Desain Ulang Simpang Santa Prioritaskan Pejalan Kaki dan Pesepeda
Solusi kemacetan harus berorientasi pada pejalan kaki, pesepeda, dan transportasi umum, bukan kendaraan bermotor. Pergerakan kendaraan bermotor justru ditekan dengan jalan berbayar, parkir, dan pajak yang mahal.
Oleh
Stephanus Aranditio
·3 menit baca
JAKARTA, KOMPAS — Setelah dibongkar dan diaspal untuk akses kendaraan bermotor, Dinas Perhubungan DKI Jakarta akan mendesain ulang trotoar dan jalur sepeda di simpang Santa Jalan Suryo Raya-Jalan Wijaya 1, Kebayoran Baru, Jakarta Selatan. Sejumlah masukan baru ditampung setelah kebijakan alih fungsi jalan ini menuai kontroversi di masyarakat.
Ketua Koalisi Pejalan Kaki Alfred Sitorus mengatakan, proses kajian ini harus dilakukan secara transparan dan berorientasi pada kebutuhan pedestrian.

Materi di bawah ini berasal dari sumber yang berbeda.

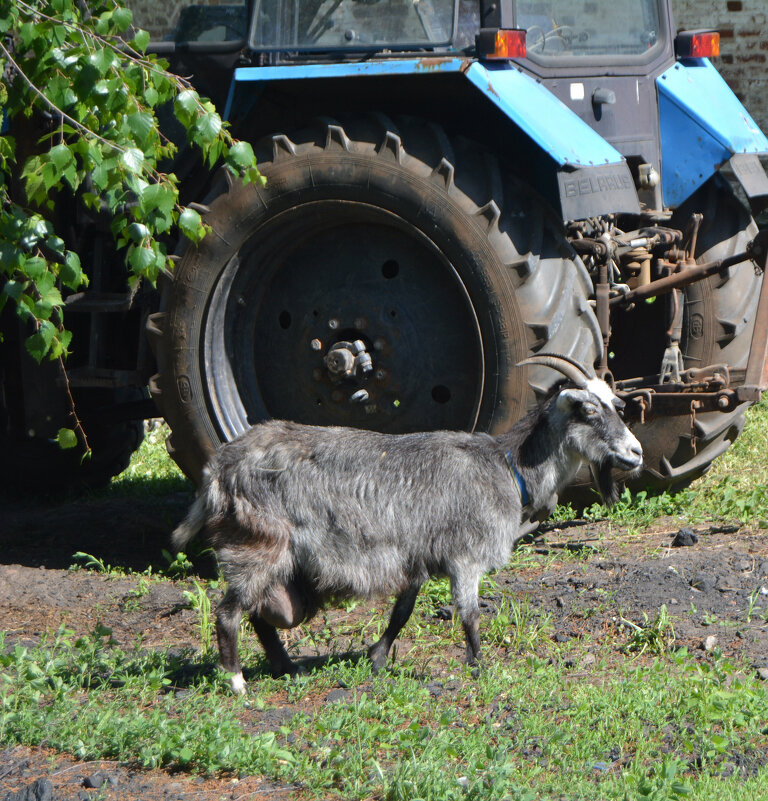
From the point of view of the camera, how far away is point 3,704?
3.85m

Dia berharap trotoar dan jalur sepeda dikembalikan seperti semula atau justru semakin diperluas.
Menurut Alfred, solusi mengurangi kemacetan di perkotaan harus berorientasi pada pejalan kaki, pesepeda, dan transportasi umum, bukan kendaraan bermotor. Pergerakan kendaraan bermotor penyebab polusi udara justru harus ditekan dengan jalan berbayar serta parkir dan pajak yang mahal.
”Kami tidak alergi dengan kendaraan bermotor, silakan saja, tetapi faktanya dihapus tidak dihapus trotoar tersebut, ya, tetap macet jalan di situ. Kalau mau mengurangi kemacetan, ya, bikin mahal semua pergerakan kendaraan pribadi dan alihkan ke transportasi umum yang baik,” kata Alfred saat dihubungi, Kamis (11/5/2023).
Kenapa baru sekarang setelah dibongkar baru dilakukan kajian, menghabiskan uang. Silakan BPK memeriksa ini kalau nantinya ini dibongkar-pasang tanpa kajian. Kami cuma ingin trotoar kembali.
Dia menegaskan, trotoar bukan hanya jalan biasa bagi pejalan kaki, melainkan pula ruang interaksi bagi masyarakat. Lebih lanjut, dia meminta Badan Pemeriksa Keuangan memeriksa Pemerintah Provinsi DKI Jakarta yang membongkar trotoar dan jalur sepeda sebelum melakukan kajian.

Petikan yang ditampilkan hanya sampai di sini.